======== GIVEN DATA ========

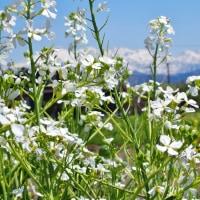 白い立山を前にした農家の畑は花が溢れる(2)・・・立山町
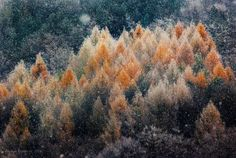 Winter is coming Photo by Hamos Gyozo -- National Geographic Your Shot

========
======== GIVEN DATA ========

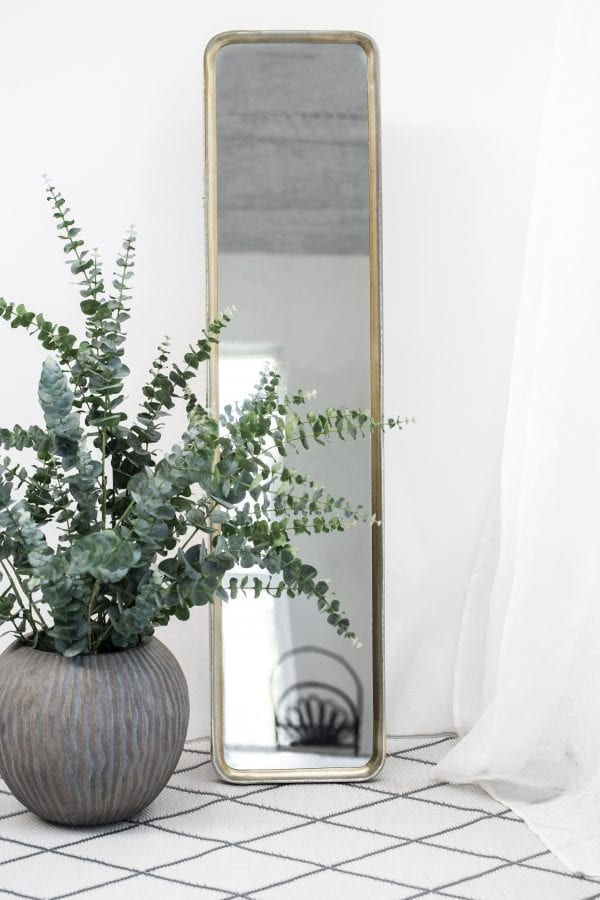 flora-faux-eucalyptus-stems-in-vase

========
======== GIVEN DATA ========

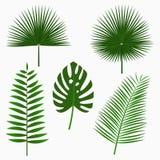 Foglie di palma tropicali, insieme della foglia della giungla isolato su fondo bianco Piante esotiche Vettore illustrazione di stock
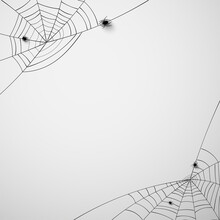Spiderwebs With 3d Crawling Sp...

========

== WHAT NEEDS TO BE DONE ==
Range to copy from the records above: the line containing "Foglie di palma" to the line containing "Spiderwebs With 3d Crawling Sp...", both included. Output those lines exactly and only those, skipping pictures.

== REPLY TO THE TASK ==
 Foglie di palma tropicali, insieme della foglia della giungla isolato su fondo bianco Piante esotiche Vettore illustrazione di stock
Spiderwebs With 3d Crawling Sp...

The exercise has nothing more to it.